Ik denk dat inzicht hierin vooral waardevol is, omdat het kan helpen te begrijpen waar het in de dagen van Jezus Christus en zijn apostelen eigenlijk om ging, en hoe en waarom men - zo subtiel, zo gemakkelijk en in zo'n korte tijd - van hun leer en voorbeeld is afgeweken, met alle tragische gevolgen van dien.
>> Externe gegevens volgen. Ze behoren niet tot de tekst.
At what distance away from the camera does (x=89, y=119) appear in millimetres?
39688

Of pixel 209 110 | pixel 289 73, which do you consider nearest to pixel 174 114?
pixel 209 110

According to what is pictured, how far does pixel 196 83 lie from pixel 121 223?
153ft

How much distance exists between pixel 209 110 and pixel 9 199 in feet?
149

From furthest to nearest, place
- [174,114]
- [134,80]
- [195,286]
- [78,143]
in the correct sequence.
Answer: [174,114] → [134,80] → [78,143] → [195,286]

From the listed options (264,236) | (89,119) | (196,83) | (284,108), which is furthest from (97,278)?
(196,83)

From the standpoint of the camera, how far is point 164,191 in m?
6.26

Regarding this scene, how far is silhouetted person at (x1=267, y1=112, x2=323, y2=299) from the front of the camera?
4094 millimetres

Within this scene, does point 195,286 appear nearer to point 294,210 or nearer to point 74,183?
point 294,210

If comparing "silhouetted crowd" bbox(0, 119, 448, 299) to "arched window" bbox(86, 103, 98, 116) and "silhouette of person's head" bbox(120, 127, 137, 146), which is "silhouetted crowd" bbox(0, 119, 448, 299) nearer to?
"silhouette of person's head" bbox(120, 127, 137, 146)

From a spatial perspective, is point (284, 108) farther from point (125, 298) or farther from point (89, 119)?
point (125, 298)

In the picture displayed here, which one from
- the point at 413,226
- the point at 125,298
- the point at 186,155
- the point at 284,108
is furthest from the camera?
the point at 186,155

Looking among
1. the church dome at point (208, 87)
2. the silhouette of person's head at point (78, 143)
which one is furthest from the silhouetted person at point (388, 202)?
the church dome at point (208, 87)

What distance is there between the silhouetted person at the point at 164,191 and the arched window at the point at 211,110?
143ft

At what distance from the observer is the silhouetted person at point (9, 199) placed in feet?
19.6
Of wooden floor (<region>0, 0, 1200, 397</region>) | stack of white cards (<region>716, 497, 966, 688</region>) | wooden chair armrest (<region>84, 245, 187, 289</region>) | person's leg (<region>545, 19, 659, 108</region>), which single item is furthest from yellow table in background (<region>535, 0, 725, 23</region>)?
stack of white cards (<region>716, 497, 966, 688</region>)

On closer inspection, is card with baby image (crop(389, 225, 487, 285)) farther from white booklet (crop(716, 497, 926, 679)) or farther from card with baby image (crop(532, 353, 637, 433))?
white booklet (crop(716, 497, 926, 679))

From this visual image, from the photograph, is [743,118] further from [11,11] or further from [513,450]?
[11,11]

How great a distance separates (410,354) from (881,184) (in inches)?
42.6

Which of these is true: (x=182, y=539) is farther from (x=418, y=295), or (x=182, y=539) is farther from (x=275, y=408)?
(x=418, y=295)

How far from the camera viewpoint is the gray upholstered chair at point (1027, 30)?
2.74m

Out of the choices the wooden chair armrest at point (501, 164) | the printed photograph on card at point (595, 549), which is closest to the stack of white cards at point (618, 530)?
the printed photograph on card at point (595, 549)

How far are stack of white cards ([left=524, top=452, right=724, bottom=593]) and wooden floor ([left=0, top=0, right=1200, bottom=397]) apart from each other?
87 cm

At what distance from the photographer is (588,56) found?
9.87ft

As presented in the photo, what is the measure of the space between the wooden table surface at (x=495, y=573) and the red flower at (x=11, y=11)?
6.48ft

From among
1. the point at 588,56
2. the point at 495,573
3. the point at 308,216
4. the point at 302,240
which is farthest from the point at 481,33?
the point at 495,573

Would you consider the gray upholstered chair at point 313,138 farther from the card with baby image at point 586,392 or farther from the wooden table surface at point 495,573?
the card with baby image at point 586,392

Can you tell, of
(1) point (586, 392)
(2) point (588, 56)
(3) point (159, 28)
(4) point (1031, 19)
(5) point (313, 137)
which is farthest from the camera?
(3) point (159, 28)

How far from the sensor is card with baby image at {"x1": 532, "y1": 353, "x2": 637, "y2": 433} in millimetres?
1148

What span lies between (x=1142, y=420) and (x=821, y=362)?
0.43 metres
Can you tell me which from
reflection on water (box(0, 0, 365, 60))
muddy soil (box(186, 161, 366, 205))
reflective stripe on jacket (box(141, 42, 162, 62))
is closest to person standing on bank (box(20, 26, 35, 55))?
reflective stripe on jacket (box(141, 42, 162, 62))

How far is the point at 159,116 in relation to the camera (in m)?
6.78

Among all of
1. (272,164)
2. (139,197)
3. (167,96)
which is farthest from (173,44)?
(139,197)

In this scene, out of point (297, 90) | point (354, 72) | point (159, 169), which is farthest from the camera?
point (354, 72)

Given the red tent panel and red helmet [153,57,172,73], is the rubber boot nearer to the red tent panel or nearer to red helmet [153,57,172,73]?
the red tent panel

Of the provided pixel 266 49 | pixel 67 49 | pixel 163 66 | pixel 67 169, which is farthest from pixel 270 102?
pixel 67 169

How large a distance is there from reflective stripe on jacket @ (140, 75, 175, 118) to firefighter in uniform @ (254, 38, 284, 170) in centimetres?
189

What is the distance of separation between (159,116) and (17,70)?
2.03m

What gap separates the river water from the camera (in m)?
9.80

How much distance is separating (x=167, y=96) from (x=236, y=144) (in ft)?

Wat mensen van andere geloofsgemeenschappen betreft die er snel bij zijn om Jehovah's Getuigen te veroordelen: zij doen er goed aan eerst zichzelf en hun eigen geloofsgemeenschap eens aan een onderzoek te onderwerpen, en wel in het licht van de besproken punten en de fundamentele geesteshouding die aan de beschreven standpunten en de genomen maatregelen ten grondslag ligt.
Om antwoorden op de opgeworpen vragen te vinden, moet men zich niet fixeren op de gedupeerde personen. Veeleer dient men zich te verdiepen in de structuur van de betreffende religieuze organisatie en de manier waarop daarin onderricht wordt gegeven en gezag wordt uitgeoefend. Er moet worden nagegaan hoe degenen die de leiding hebben tot hun beleid en besluitvorming komen en in zekere mate moet ook de geschiedenis van de betreffende organisatie worden nagegaan. Hopelijk draagt dit bij tot het blootleggen van de oorzaken van religieuze beroering en wordt ermee aangegeven waaraan moet worden voldaan wanneer mensen die proberen ware navolgers van de Zoon van God te zijn, zich in vrede en broederlijke eenheid willen verheugen.

 

© Copyright Raymond Franz

 

Voetnoten:

 

  1. ^ Dit waren Luthers slotwoorden tijdens zijn verdediging op de Rijksdag te Worms, Duitsland, in april 1521.
  2. ^ Handelingen 4:19, 20.
  3. ^ 1 Korinthiërs 11:3.
  4. ^ Het bijwonen van zijn lezingen draagt binnen hun opleiding echter niet tot het studieresultaat bij.
  5. ^ Zie blz. 158 van dit boek.
  6. ^ In een gesprek met Desmond Ford in 1982 te Chattanooga, Tennessee, vertelde hij mij dat op dat moment meer dan 120 predikanten van de Zevende-dags adventisten zich óf teruggetrokken hadden, óf door de kerk waren geschorst omdat zij bepaalde leerstellingen of recente organisatorische maatregelen niet konden ondersteunen.
  7. ^ Het Besturende Lichaam is het hoogste bestuursorgaan (zie hoofdstuk 2 en 3).